- _PAGE EXTRACT_

§ §

As I age and change, I continually look toward place for guidance and consolation. Reflecting on the beauty of the hardened bark, leaning stand of cedars, wind-swept switchgrass gives me another and continually-renewing definition of beauty and health. Place shows me alternative and much more real views of death and letting go than popular culture. The more I pay attention to the great without, as Linda Hogan calls it, the more I glimpse the constant within. “I’m just a container for time, like a river,” I once wrote, which brings me to one final aspect to discuss: place and the poetic power of language.
Dylan Thomas once said, “These poems, with all their crudities, doubts, and confusionsare written for the love of Man and in praise of God, and I’d be a damn fool if they weren’t.” I feel the same way about everything I write, but for me, God is place: the living earth, the life force, the sky and ground, the big or small wind. My poetry, memoir, essays, songs are not just carrying images of place but born of place.
What is place? That question entwines with another question for me, How to live? Opening my heart, my work, my body, my life to place. Taking my cue from the weather, the deer in the back and the turkey in the front of the field, the big and little bluestem that, just 10 days ago, we burned so more forb and flower seeds could be drilled into the ground. Place guides me at my best, and calls me back at my worst.

§ §

- _TRY IT_
In the passage about place, whom does the writer credit with the phrase "the great without"?

- _SUPPLIED ENTRIES_
§ §

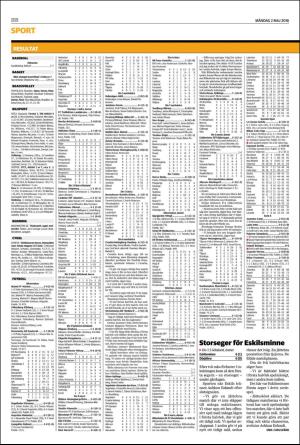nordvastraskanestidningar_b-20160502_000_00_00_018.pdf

§ §

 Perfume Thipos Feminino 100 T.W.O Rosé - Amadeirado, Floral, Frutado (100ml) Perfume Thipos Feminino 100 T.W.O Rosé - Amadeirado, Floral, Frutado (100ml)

§ §

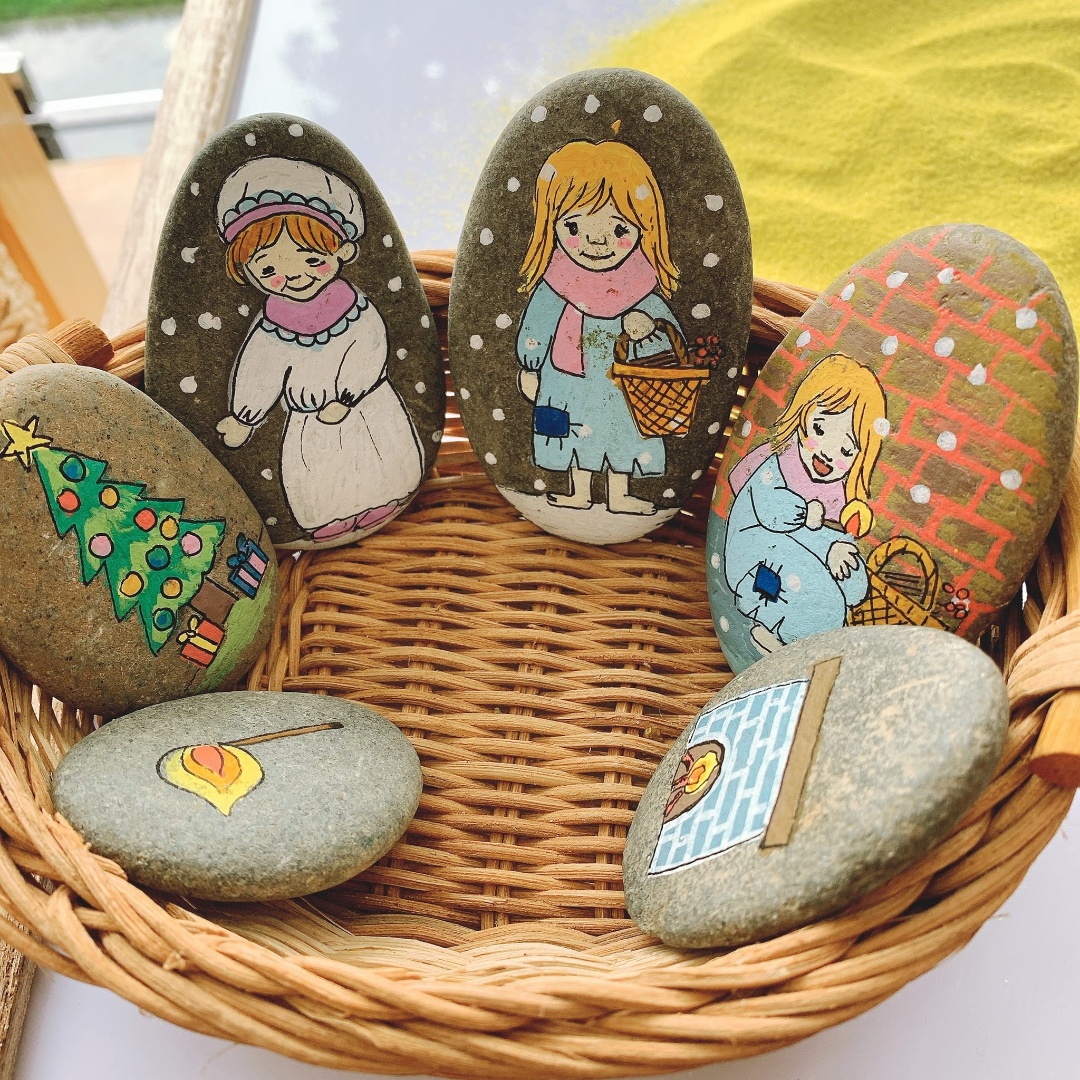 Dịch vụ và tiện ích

§ §

- _RESULT FOR THIS TASK_
Linda Hogan